A Hardy biennial

HardyStat1Few places on Earth are completely immune to change, but lovers of Thomas Hardy’s writing must count themselves fortunate that large swathes of the Dorset landscape are proving remarkably resilient. To those attending the 22nd biennial International Thomas Hardy Conference and Festival the appearance of the Dorset landscape is essential to the understanding and enjoyment of his novels, stories and poems.

‘It’s a cliché, but it’s true that Hardy’s books always have an additional character in the landscape so we run coach trips around Hardy’s Wessex to the locations he wrote about,’ says Mike Nixon, secretary of the Thomas Hardy Society, which organises the conference, which, ‘has a broad-based appeal and aims to bring Hardy’s world alive so it’s a full seven days of events and there’s plenty to do.

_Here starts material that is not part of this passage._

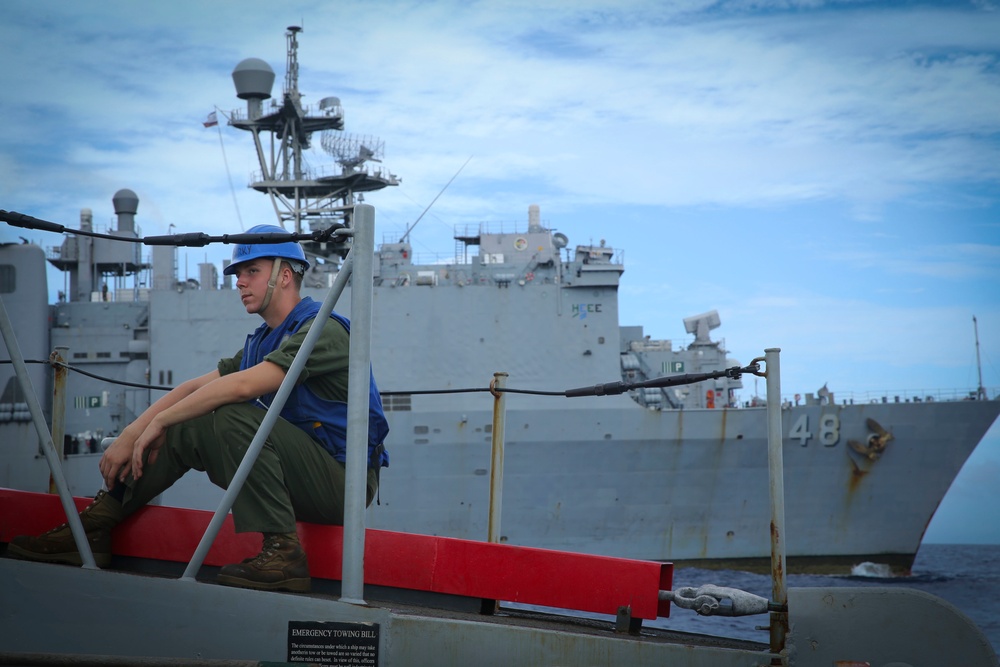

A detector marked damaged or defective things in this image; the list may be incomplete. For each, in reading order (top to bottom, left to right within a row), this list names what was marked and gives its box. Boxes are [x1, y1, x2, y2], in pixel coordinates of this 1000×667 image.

rusty metal post [47, 350, 69, 496]
rusty metal post [488, 374, 508, 544]
rusty metal post [764, 348, 788, 660]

‘We know Hardy loved music and there are musical entertainments that are part of the conference and festival as well and we have Colin and Ruth Thompson from the Casterbridge Band to lead our barn dance this year.’

Naturally enough the conference is based in Hardy’s Casterbridge – at the United Church in Dorchester’s South Street – and even more aptly so as this year marks the 120th anniversary of the publication of The Mayor of Casterbridge and town crier Alistair Chisholm will lead an afternoon walk around Casterbridge to be followed by an evening’s entertainment at Max Gate with the New Hardy Players.

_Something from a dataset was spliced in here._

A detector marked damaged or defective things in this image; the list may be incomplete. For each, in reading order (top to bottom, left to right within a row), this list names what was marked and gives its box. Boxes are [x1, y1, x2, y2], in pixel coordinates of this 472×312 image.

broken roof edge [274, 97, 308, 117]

‘To my mind, The Mayor of Casterbridge is very much a modern story,’ says Mike, it’s about ‘a man who was 21 years teetotal and whose life was in order, then he takes a drink and slips down the greasy pole.’

HardyCasterbridgePlaqueThe conference is to be opened at the Thomas Hardye School by Julian Fellowes, the president of the Thomas Hardy Society, and followed by a dinner at which the celebrated poet Simon Armitage CBE, the Oxford Poetry Chair, will be guest speaker.

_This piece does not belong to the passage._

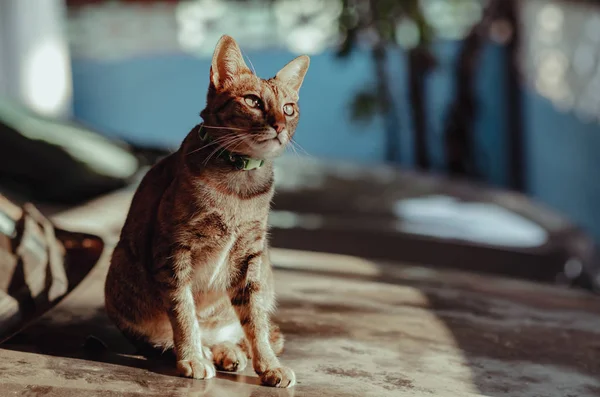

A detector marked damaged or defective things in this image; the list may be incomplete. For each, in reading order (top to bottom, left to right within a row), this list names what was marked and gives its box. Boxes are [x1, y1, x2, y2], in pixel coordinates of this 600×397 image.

‘Just like any literary society, almost by definition, we found our active membership is quite old so we have quite unashamedly gone after ways to attract young people. Hence the call for papers, so that young people who have quite recently completed their degrees are very welcome to come and talk to us about their work. ‘

To date the conference has attracted delegates from some twenty different countries: ‘Hardy is very popular in the United States as you’d expect, but also in Japan where there seems to be a cultural connection. The last conference attracted young delegates from Pakistan and India and a young woman from Nigeria as well; the Society has an educational trust so that young people who may not be able to get sponsorship are able to attend the conference with a bursary, the Frank Pinnion Award, which commemorates a former vice-president.’

Last year’s film adaptation of Far From the Madding Crowd obviously focussed a great deal of attention on Thomas Hardy and this part of the world, particularly West Dorset, and the Society reaped the benefit.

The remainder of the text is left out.